The film scores, all bound, were in plain view, but at the time of my visit were scattered helter-skelter atop a large credenza. The whereabouts of his original manuscripts of his abstract (i.e., non-film) music, however, were not as evident. When I asked him where he kept them, he pointed to a file cabinet in a corner of the studio. It seemed very apt that his film scores, being more conventional than his orchestral, piano, chamber and other works intended for recital or concert performance, were more "accessible" even here in the composer's own studio, than his orchestral and other scores, which he kept hidden from view. If only there had been more time, I'd have asked to see, even if only briefly, his holograph score of the Notturno Ungherese, one of my favorites among all his works.
His studio was reached through a narrow hallway. It seemed almost every square foot of wall space was lined with autograph letters (and some manuscript pages) of the composers, mounted in special frames so that when turned around the overside of each letter could also be read. The only major composers not represented, he told me, were Bach and Beethoven. Name any other representative composer and at least one example of his letterhand could be found there. Dr. Rózsa even had a letter written by Robert Schumann's mother. Brahms, Wagner, Chopin, Liszt – name them, and there they were.
The hallway entrance to the studio. One day three years after these photos were taken (see below), I sat with Dr. Rozsa on that seat at the left while he asked me to remove a number of those letters and manuscripts from the walls, one at a time, and told me the story behind each of them.
As a music historian, researcher, author, and charter member of the Miklós Rózsa Society I've learned and remembered many things during the years. One of them is the pride in life and fulfillment in living that music inspires in many of us. Miklós Rózsa believed in this concept, and in me his music reinforces these sentiments. I've been called by some a real idealist and by others an ideal realist. Both views have merit.
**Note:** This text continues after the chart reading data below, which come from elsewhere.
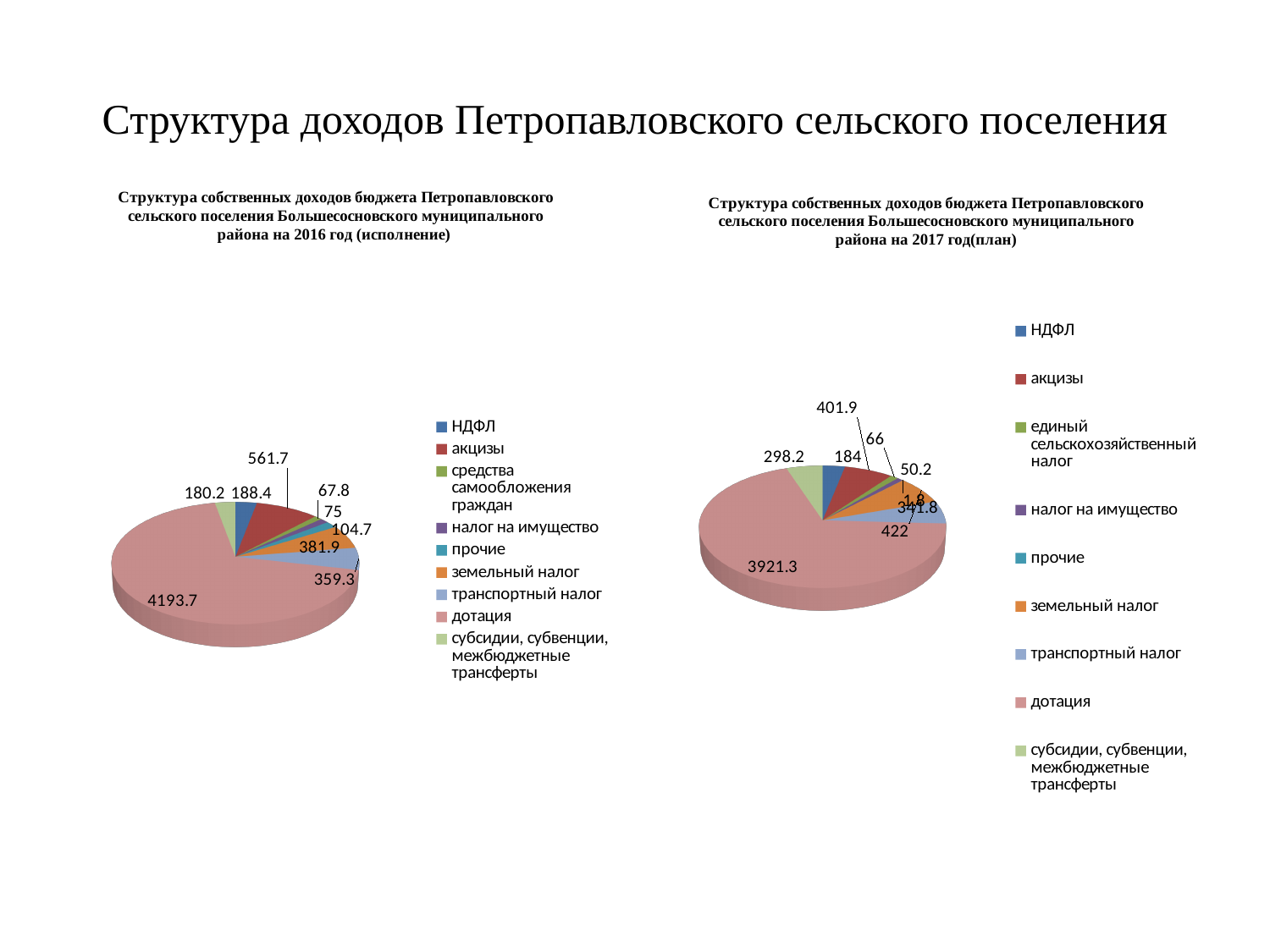
Which is larger in the left chart (2016 исполнение): the slice labelled 381.9 or the slice labelled 359.3? 381.9 In the left chart (2016 исполнение), which category has the largest slice? дотация How many entries does the legend of the right chart (2017 план) list? 9 In the left chart (2016 исполнение), what is the value of the largest slice, дотация? 4193.7 What is the difference between the дотация value in the 2016 chart (4193.7) and in the 2017 chart (3921.3)? 272.4 In the right chart (2017 план), what is the smallest labelled value? 1.8 In the right chart (2017 план), what is the value labelled for the акцизы slice? 401.9 In the right chart (2017 план), which category has the largest slice? дотация What type of chart is used on the left side of the slide for the 2016 budget structure? pie chart In the right chart (2017 план), what is the value of the дотация slice? 3921.3 Which legend entry appears in the right chart (2017 план) but not in the left chart (2016 исполнение)? единый сельскохозяйственный налог In the left chart (2016 исполнение), what is the value labelled for the акцизы slice? 561.7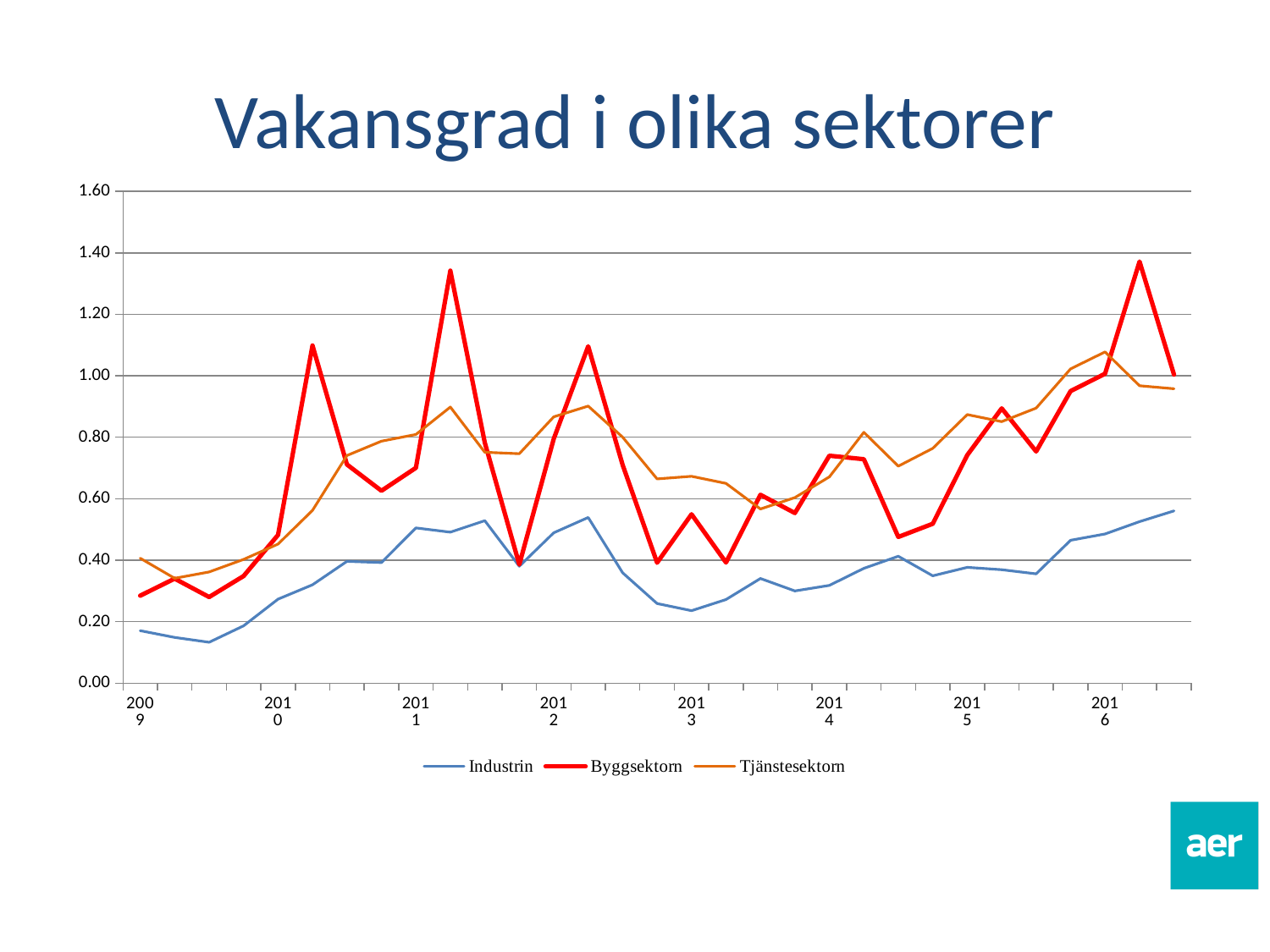
How many years are labelled on the x axis? 8 Is the peak of Tjänstesektorn in 2016 greater or less than 1.00? greater Which series is drawn in red? Byggsektorn Is the value for Industrin at the start of 2013 greater or less than 0.40? less Which series has the lowest values for most of the period shown? Industrin At the start of 2009, which is higher, Tjänstesektorn or Industrin? Tjänstesektorn How many series does the legend list? 3 Is the highest peak of Byggsektorn in 2016 greater or less than 1.20? greater What is the title of the chart? Vakansgrad i olika sektorer Does the Industrin series generally rise or fall from 2013 to 2016? rise What kind of chart is shown on the slide? line chart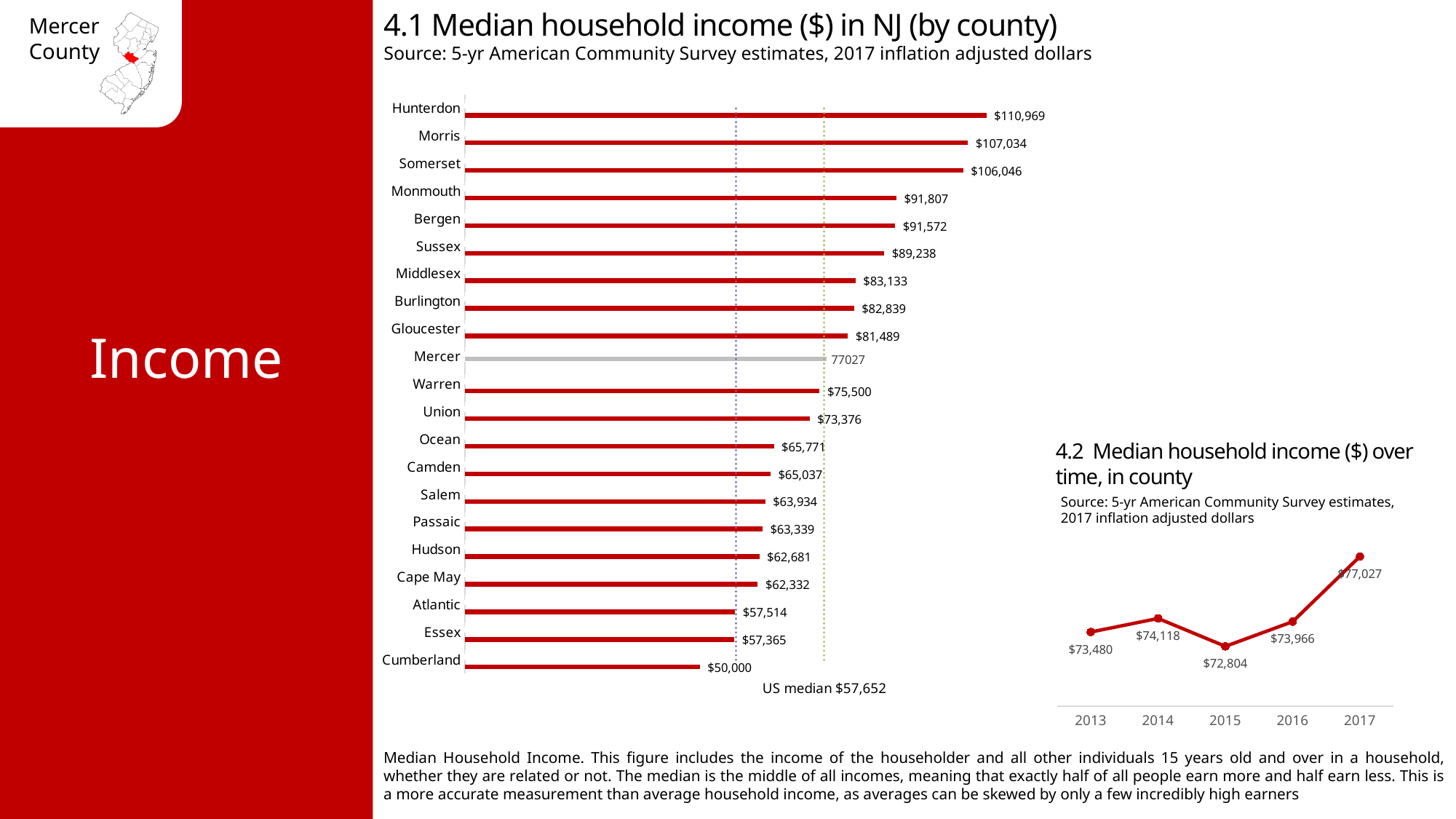
In chart 4.1 (Median household income in NJ by county), what is the difference between the median household income of Morris and Somerset? $988 In chart 4.1 (Median household income in NJ by county), which county has the highest median household income? Hunterdon In chart 4.1 (Median household income in NJ by county), what US median value is labelled on the chart? $57,652 In chart 4.1 (Median household income in NJ by county), which county has the lowest median household income? Cumberland In chart 4.2 (Median household income over time, in county), what is the value for 2015? $72,804 In chart 4.1 (Median household income in NJ by county), how many counties are plotted? 21 In chart 4.1 (Median household income in NJ by county), what is the median household income for Hunterdon? $110,969 What type of chart is chart 4.1 (Median household income in NJ by county)? Bar chart In chart 4.1 (Median household income in NJ by county), which county has a higher median household income, Union or Ocean? Union In chart 4.1 (Median household income in NJ by county), what is the median household income for Mercer? 77027 In chart 4.2 (Median household income over time, in county), which year has the highest median household income? 2017 In chart 4.2 (Median household income over time, in county), what is the difference between the 2017 and 2016 values? $3,061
What I will never forget is what Dr. Rózsa said to me, before I left his home on that memorable day: "Thank you for coming to see me. May God bless you, Jeffrey."
Indeed He has.
Taken in January, 1988: Yours truly with Dr. Rozsa in his living room. This is the last photograph of the two of us in each others' company. The original snapshot was in color but had to be rendered in black & white for reproduction as the Frontispiece of my book, A Composer's Notes: Remembering Miklós Rózsa (iUniverse, 2006).